TASK:
Nothing in the entries may change when they are transcribed.

AVAILABLE DATA:
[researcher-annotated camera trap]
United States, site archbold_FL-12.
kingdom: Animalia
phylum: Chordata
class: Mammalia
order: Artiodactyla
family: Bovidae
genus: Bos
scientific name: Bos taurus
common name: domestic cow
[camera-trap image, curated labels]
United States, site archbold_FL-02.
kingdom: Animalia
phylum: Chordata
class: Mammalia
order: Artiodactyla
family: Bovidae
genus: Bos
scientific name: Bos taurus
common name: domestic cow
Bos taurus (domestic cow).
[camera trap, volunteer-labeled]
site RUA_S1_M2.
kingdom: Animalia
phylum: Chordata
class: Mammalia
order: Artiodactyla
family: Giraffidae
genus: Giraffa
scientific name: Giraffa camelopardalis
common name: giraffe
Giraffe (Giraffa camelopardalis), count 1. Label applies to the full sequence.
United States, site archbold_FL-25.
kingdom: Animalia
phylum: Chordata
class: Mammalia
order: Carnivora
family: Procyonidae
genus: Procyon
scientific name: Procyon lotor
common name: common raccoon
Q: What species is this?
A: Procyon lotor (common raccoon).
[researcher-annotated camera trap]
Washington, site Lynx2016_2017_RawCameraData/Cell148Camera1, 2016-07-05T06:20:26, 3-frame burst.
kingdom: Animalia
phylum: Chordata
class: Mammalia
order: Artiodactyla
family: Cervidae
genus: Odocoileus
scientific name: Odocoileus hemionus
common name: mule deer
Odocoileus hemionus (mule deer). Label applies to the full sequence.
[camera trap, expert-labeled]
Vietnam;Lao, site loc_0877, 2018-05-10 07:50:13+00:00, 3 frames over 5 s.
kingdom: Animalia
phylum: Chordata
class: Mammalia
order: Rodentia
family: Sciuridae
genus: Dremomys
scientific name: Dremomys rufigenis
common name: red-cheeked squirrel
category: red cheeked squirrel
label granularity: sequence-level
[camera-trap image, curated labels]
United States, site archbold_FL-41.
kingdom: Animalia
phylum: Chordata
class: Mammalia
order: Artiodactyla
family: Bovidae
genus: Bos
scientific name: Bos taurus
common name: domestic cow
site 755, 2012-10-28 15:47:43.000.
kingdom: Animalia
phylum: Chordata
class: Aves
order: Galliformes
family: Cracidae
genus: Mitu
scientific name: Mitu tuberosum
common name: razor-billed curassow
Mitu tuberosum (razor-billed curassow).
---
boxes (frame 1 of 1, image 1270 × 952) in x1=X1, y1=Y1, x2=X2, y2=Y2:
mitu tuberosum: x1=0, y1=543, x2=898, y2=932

SOLUTION TO THIS EXERCISE:
[researcher-annotated camera trap]
United States, site archbold_FL-12.
kingdom: Animalia
phylum: Chordata
class: Mammalia
order: Artiodactyla
family: Bovidae
genus: Bos
scientific name: Bos taurus
common name: domestic cow
[camera-trap image, curated labels]
United States, site archbold_FL-02.
kingdom: Animalia
phylum: Chordata
class: Mammalia
order: Artiodactyla
family: Bovidae
genus: Bos
scientific name: Bos taurus
common name: domestic cow
Bos taurus (domestic cow).
[camera trap, volunteer-labeled]
site RUA_S1_M2.
kingdom: Animalia
phylum: Chordata
class: Mammalia
order: Artiodactyla
family: Giraffidae
genus: Giraffa
scientific name: Giraffa camelopardalis
common name: giraffe
Giraffe (Giraffa camelopardalis), count 1. Label applies to the full sequence.
United States, site archbold_FL-25.
kingdom: Animalia
phylum: Chordata
class: Mammalia
order: Carnivora
family: Procyonidae
genus: Procyon
scientific name: Procyon lotor
common name: common raccoon
Q: What species is this?
A: Procyon lotor (common raccoon).
[researcher-annotated camera trap]
Washington, site Lynx2016_2017_RawCameraData/Cell148Camera1, 2016-07-05T06:20:26, 3-frame burst.
kingdom: Animalia
phylum: Chordata
class: Mammalia
order: Artiodactyla
family: Cervidae
genus: Odocoileus
scientific name: Odocoileus hemionus
common name: mule deer
Odocoileus hemionus (mule deer). Label applies to the full sequence.
[camera trap, expert-labeled]
Vietnam;Lao, site loc_0877, 2018-05-10 07:50:13+00:00, 3 frames over 5 s.
kingdom: Animalia
phylum: Chordata
class: Mammalia
order: Rodentia
family: Sciuridae
genus: Dremomys
scientific name: Dremomys rufigenis
common name: red-cheeked squirrel
category: red cheeked squirrel
label granularity: sequence-level
[camera-trap image, curated labels]
United States, site archbold_FL-41.
kingdom: Animalia
phylum: Chordata
class: Mammalia
order: Artiodactyla
family: Bovidae
genus: Bos
scientific name: Bos taurus
common name: domestic cow
site 755, 2012-10-28 15:47:43.000.
kingdom: Animalia
phylum: Chordata
class: Aves
order: Galliformes
family: Cracidae
genus: Mitu
scientific name: Mitu tuberosum
common name: razor-billed curassow
Mitu tuberosum (razor-billed curassow).
---
boxes (frame 1 of 1, image 1270 × 952) in x1=X1, y1=Y1, x2=X2, y2=Y2:
mitu tuberosum: x1=0, y1=543, x2=898, y2=932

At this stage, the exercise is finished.